Andy Warhol
Nine Jackies
1964
Not on view
Date
1964
Classification
Paintings
Medium
Acrylic, oil, and screenprint on linen
Dimensions
Overall: 60 3/8 × 48 1/4in. (153.4 × 122.6 cm) Overall (each): 16 1/8 × 20 1/16in. (41 × 51 cm)
Accession number
2002.273
Credit line
Whitney Museum of American Art, New York; gift of The American Contemporary Art Foundation, Inc., Leonard A. Lauder, President
Rights and reproductions
© The Andy Warhol Foundation for the Visual Arts, Inc. / Licensed by Artists Rights Society (ARS), New York
In 1964, Andy Warhol appropriated newspaper photographs of Jacqueline Kennedy for a series of dramatic paintings in which he depicted the moments before and after the assassination of her husband, President John F. Kennedy. The top row of Nine Jackies features a smiling Jackie, the President’s face barely visible to her left. This image stands in juxtaposition to the shot that appears in the painting’s middle row, taken during the ceremony in which Kennedy’s flag-draped coffin was carried to the Capitol, and to the bottom row picture, snapped as a grief-stricken Jackie stood by Lyndon B. Johnson’s side during his swearing-in ceremony.
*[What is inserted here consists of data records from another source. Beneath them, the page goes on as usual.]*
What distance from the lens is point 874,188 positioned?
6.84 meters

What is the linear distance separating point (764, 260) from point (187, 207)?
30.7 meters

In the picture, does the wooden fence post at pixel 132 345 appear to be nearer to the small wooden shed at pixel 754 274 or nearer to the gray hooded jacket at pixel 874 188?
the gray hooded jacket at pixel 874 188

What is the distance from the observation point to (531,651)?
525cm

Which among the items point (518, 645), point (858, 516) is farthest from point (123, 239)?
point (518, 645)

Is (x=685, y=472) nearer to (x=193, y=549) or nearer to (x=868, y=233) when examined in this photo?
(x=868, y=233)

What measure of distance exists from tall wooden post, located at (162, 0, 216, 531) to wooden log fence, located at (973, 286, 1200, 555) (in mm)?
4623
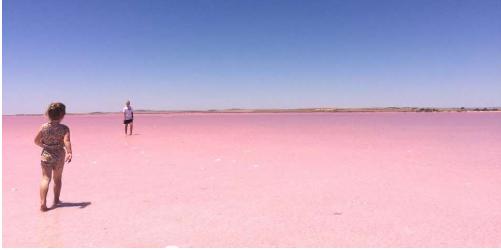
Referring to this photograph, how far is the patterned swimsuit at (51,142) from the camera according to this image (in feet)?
15.9

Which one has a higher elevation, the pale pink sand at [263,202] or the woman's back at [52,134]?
the woman's back at [52,134]

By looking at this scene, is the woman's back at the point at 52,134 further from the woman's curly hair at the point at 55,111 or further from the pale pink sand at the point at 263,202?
the pale pink sand at the point at 263,202

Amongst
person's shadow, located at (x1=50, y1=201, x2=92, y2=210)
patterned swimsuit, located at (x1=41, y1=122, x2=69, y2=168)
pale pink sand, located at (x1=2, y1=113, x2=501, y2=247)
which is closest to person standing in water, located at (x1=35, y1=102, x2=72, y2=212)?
patterned swimsuit, located at (x1=41, y1=122, x2=69, y2=168)

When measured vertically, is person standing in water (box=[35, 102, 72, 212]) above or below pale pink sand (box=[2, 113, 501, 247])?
above

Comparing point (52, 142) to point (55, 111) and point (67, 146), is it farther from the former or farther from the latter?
point (55, 111)

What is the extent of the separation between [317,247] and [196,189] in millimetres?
2590

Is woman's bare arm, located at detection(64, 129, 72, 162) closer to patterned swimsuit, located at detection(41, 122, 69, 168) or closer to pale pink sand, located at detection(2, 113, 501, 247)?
patterned swimsuit, located at detection(41, 122, 69, 168)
To produce this painting and the others in the series, Warhol photo-mechanically transferred the images of Jackie onto silkscreens, which were then printed onto canvas. The works combine two of his signature themes—celebrities and fatal disasters—yet these closely cropped, voyeuristic newspaper pictures differ from the glossy publicity stills that the artist typically used as the basis for his work. Now embedded in our national consciousness, the images of a bereft widow in the hours and days after her husband’s death reveal emotions that were then rarely seen in public. By using photographs from before and after the event, Warhol created a modern history painting in which the murder of a president is unseen yet tragically present.